Established in 1999 to help relieve the health care crisis in rural communities, the Umthombo foundation is a non-profit organisation that identifies, trains and supports rural youth in a scholarship scheme to become qualified health care professionals.
Students are given bursaries and mentoring support to pursue an approved health science degree at university, and on graduating they are employed at one of the 12 hospitals in the Umkhanyakude, Zululand or Uthungulu districts of the province.
Umthombo began as the hopeful dream of a desperately overstretched doctor working in the impoverished rural backwaters of KwaZulu-Natal, and has now seen 135 health science graduates providing much-needed medical skills at hospitals in the region.
This year 192 rural youth have scholarships to study one of 13 different health science degrees.
Umthombo director Dr Gavin MacGregor says the foundation offers a long-term solution to the challenge of recruiting quality health care professionals in the country’s rural areas.
“Umthombo is a proactive way of finding solutions to significant problems. Research has shown that health professionals are more likely to choose to work in a rural hospital if that is where they come from, or if they are exposed to the realities of rural health care delivery during their university training,” says MacGregor.
Appropriately, the name Umthombo means fountain or spring.
“We felt that as a spring provides life-giving water, so our programme offers these young people a way out of poverty for themselves and their families while serving their communities,” says MacGregor.
He says the positive outcomes from Umthombo are multifaceted. The project is a long-term investment in rural youth who would otherwise not have the chance to kick off the shackles of poverty.
It benefits not only the individuals themselves but the community too because the graduates are required to work at a local hospital for the same duration of the period they were supported.
“Umthombo breaks the cycle of rural poverty, as graduates are employed in disadvantaged areas, they become taxpayers and spend their money in their communities, directly benefiting local small businesses.
“They assist their siblings to access better education and, perhaps most importantly, serve as role models to inspire youngsters in the communities to strive for better things. Umthombo shows rural youth that there are opportunities, and that through hard work and education, they can achieve,” says MacGregor.

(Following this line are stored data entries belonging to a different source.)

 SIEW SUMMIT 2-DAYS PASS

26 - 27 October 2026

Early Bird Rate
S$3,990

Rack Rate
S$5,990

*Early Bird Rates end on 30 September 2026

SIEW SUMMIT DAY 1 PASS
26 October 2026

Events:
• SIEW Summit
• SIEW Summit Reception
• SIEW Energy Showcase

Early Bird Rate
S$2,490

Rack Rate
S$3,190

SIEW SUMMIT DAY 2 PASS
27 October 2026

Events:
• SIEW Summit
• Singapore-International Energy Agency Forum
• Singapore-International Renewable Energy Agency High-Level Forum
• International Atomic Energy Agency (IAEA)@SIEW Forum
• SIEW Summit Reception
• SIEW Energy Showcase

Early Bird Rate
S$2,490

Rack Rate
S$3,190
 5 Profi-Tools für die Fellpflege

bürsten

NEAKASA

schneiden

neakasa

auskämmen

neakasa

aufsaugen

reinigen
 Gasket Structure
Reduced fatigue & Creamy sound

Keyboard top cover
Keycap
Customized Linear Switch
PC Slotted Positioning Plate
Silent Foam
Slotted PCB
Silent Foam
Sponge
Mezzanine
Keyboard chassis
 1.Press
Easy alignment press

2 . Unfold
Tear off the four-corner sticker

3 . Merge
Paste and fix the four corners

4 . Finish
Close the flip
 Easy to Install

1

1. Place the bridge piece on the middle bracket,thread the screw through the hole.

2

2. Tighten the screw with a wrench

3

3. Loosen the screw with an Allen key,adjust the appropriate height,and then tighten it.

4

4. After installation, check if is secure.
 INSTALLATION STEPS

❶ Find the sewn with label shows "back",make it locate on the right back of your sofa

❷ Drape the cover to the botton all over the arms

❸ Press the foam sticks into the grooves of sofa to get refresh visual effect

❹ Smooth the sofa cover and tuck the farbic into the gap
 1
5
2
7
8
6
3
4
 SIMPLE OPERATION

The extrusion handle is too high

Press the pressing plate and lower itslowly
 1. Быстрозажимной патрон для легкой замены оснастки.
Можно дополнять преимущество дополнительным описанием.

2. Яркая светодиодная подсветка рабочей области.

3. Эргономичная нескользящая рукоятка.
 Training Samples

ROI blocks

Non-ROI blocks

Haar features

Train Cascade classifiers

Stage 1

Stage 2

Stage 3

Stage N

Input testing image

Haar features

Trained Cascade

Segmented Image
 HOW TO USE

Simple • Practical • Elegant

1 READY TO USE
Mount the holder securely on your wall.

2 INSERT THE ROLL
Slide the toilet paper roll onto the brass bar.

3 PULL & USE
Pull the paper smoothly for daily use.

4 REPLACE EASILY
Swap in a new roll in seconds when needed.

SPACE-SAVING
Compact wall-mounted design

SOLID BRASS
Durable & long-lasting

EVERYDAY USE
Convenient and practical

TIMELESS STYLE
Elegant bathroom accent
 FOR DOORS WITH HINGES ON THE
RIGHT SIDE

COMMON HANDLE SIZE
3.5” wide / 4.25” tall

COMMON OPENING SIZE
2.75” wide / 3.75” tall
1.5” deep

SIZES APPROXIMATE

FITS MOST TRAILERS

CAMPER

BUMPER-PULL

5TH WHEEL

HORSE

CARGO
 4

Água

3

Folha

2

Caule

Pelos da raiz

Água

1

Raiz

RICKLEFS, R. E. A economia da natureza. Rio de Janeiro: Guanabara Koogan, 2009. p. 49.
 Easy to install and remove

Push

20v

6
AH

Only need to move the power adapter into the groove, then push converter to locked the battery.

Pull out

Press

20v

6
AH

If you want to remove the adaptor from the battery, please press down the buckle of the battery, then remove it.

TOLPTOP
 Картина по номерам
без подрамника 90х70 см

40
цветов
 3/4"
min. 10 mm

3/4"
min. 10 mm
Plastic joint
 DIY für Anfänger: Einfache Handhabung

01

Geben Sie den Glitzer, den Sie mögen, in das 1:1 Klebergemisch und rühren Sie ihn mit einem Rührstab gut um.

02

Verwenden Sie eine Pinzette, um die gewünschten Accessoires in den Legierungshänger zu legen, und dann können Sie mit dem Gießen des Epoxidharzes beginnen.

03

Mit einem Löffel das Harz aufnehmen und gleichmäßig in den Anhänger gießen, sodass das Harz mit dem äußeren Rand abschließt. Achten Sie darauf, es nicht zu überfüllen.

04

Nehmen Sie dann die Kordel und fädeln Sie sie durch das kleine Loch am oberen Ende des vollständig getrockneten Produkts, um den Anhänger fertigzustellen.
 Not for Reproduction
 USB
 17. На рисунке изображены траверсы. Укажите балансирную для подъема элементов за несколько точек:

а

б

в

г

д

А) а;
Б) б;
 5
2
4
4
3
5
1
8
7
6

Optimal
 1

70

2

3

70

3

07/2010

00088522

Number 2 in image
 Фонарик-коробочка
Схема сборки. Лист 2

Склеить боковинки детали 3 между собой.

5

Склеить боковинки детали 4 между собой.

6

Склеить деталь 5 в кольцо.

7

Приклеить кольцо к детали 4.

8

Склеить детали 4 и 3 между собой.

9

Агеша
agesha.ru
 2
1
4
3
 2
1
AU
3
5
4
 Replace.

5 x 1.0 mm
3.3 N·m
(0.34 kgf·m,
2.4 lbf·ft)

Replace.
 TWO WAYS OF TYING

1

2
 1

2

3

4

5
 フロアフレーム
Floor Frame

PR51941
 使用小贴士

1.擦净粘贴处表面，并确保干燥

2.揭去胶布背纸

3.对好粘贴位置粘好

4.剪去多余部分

Another enormous advantage, he adds, is that by working in the areas in which they have grown up, the graduates are treating people from their communities in their own language, thereby encouraging greater patient-doctor trust and enabling more accurate diagnoses.
With a pass rate of 92%, compared with the national university average of between 35% and 50%, the Umthombo students are more than proving their potential — they are also showing that with the appropriate critical support, educational success and a promising future is within reach for everyone.
Working on a budget of R13-million, the foundation is financed by two international donors (45%), a variety of South African corporates (15%), the government (25%) and local private trusts (15%).
MacGregor says the Umthombo model can easily be replicated in other rural areas, and could be used for the training of maths, science and English teachers for rural schools across South Africa.